## Start Excerpted passage
FADER Mix: JJ

Download an exclusive mix and read a rare interview with the duo on their new album, V, their connection to Yung Lean, and the punny title of their now in-progress 6th release.

August 05, 2014


With little concern for the ebbs and flows and changing trends of the music world around them, the enigmatic Swedish duo known as JJ has been tinkering away at their own particular brand of club-inflected dream pop ever since they issued their first hazy missive, "my life, my swag," way back in 2009. Though they issued two albums of stoned and droned pop songs in quick succession in the months that followed that first single, it's been nearly five years since we last heard a full-length statement from Joakim Benon and Elin Kastlander. They return this month with V, a 12-song set that picks up the simultaneously celebratory and melancholic threads that they left hanging loose on no. 3. For their FADER Mix, Benon and Kastlander call on emotive jams from Future, Juicy J, Air France, and a couple of their own unreleased tracks to evoke the feelings that currently occupy their collective headspace ("friends, summer, love, celebration," as they describe it). Check out the mix below, and read on for a rare interview with the duo that touches on the extended process that spawned V, their connection to Yung Lean and the Sad Boys, and the punny title of their now in-progress sixth release.

Download: JJ's FADER Mix

Where are you guys right now? BENON: We are in Vallentuna at my parents' place taking care of their cat and working hard on JJ Sex. Six [is pronounced] sex in Swedish and it's also "sex" so it's nice to have a number that's also… something else.

You're already working on the next release? How long have you been working on that? BENON: I don't know, since we first had sex? No, I don't know. We've been working toward everything that isn't music for [V] as well. There's a lot of things that aren't just the album. A lot of our time has been working toward the whole package.

Can you talk about the overall feeling of the mix and some of the stuff that's on it? BENON: We went with a lot of feelings we have right now: friends, summer, love, celebration. There's a lot of stuff that we've made that we haven't had a perfect context for premiering. They found their first place to be. KASTLANDER: They had to get out now. They had to go free. BENON: There's a song called "My Block." Elin likes it. KASTLANDER: I love it, it feels like… forever. BENON: It's been around for years. KASTLANDER: Years and years.
## End Excerpted passage
Given exercise A :: Write out the JJ interview word for word, from "Download: JJ's FADER" up to and including "also… something else.".
Given exercise B :: Continue the interview with JJ past the last sentence shown.
## Start Raw data
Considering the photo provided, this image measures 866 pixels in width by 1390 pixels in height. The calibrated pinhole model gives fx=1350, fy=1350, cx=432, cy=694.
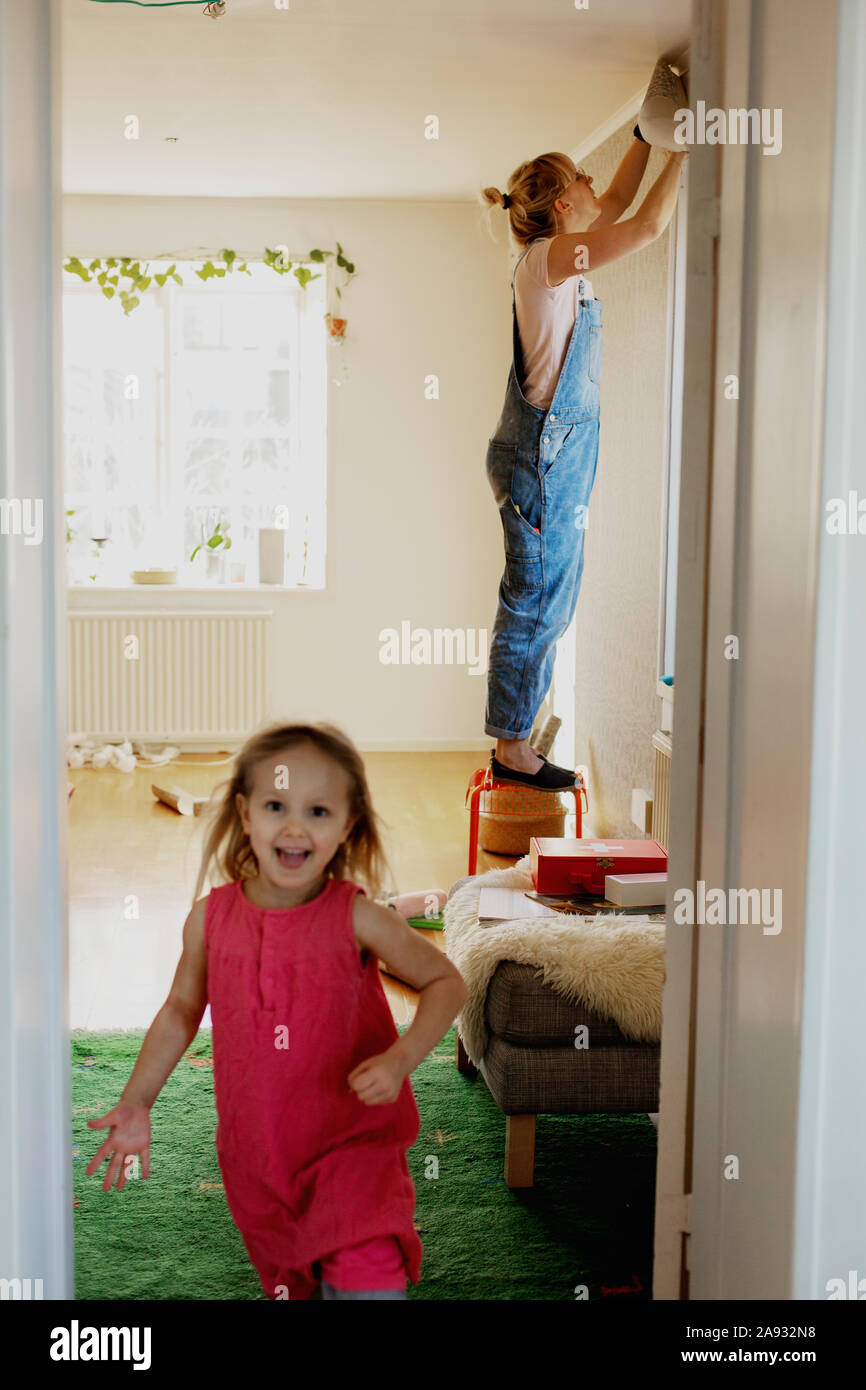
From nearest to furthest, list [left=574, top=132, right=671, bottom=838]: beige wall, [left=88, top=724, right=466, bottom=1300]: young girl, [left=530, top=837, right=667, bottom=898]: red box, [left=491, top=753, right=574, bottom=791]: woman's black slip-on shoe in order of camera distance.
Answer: [left=88, top=724, right=466, bottom=1300]: young girl, [left=530, top=837, right=667, bottom=898]: red box, [left=574, top=132, right=671, bottom=838]: beige wall, [left=491, top=753, right=574, bottom=791]: woman's black slip-on shoe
## End Raw data
Written answer A ::
Download: JJ's FADER Mix

Where are you guys right now? BENON: We are in Vallentuna at my parents' place taking care of their cat and working hard on JJ Sex. Six [is pronounced] sex in Swedish and it's also "sex" so it's nice to have a number that's also… something else.

Written answer B ::
It's been almost five years since you released your last full-length, have you just had your heads down working since then? BENON: Yeah, at least in some sense of the word "working," we can't stop working. The act of creation just keeps popping up, we have no control over it.

Even if you wanted to take a break you couldn't. BENON: Most of my life has been like that. I've had a couple of times here and there where I felt like I really had a vacation. That's a state of yourself, not what you're doing. KASTLANDER: I don't work all the time. I have periods. BENON: Yes, you have periods. [laughs] But yeah, periods of depression. KASTLANDER: And then I don't do anything. It still feels like work though. BENON: It can be work to even get to work. When we decided on a material level to make this album happen five years ago, everything has happened in our lives. Loss… loss, loss, loss. Of shit. Of people. The most extreme life things have happened, and not a lot of vacation.

I think there's a sense of some of those down periods on the record, even though it's largely uplifting. KASTLANDER: I didn't even think about it at the time. BENON: We always record, but then when you listen to it, one second later, one year later, five years later, then you can hear and sense what it actually is. KASTLANDER: I sound really sad though, but I never thought about it until after. BENON: Some of the things on this record have been recorded for seven years. KASTLANDER: We're still sad. BENON: We captured ourselves during a long period of time. And during that period we've been through… stuff.

Is that sadness a constant state? KASTLANDER: When I'm happy, I'm really happy and when I'm sad, I'm really sad. BENON: We've been thinking about it lately. We can look back on what we are and what we have done and see what we are. I'm realizing that I'm always heartbroken and becoming more heartbroken and it's the same heart that keeps on breaking. At the same time it's the exact opposite as well, at the same time. JJ is all the feelings at the same time. In a way we're making music to capture ourselves and find out what we actually are. KASTLANDER: You can sing a song or write a song and you don't understand what it's about until a year after. BENON: We've been doing the whole music and recording thing for so long. It's in our physics. That part happens by itself. Now it's all about becoming more so that there's more to capture.

Joakim, can tell me a little bit about your blog? What drives the curatorial sensibility that you bring to that? BENON: It's a channel. It's becoming more and more real. It allows people to experience the situation that I'm in, and the position that I have in the context of other people. People know me and I don't know them. It's a way of trying to say how it feels to be me [laughs]. I'm a person! I have a blog!

Are you uncomfortable with the idea of people knowing you without you knowing them as well? BENON: No it's not uncomfortable. When we decided to become "official" we knew what was going to happen. We saw the world before and how people get treated because of whatever, if they're famous or poor or white. We know a lot about the game. KASTLANDER: Joakim was more prepared for that than me. BENON: I told Elin, "If you want to do this, there's no going back." And she didn't really understand the magnitude of that. Knowing what we do and knowing what had happened when the world heard us. It's a reality. The reality of being a person that many know can be very confusing. But with the blog I just try to have a lot of fun and give people themselves. I'm like you!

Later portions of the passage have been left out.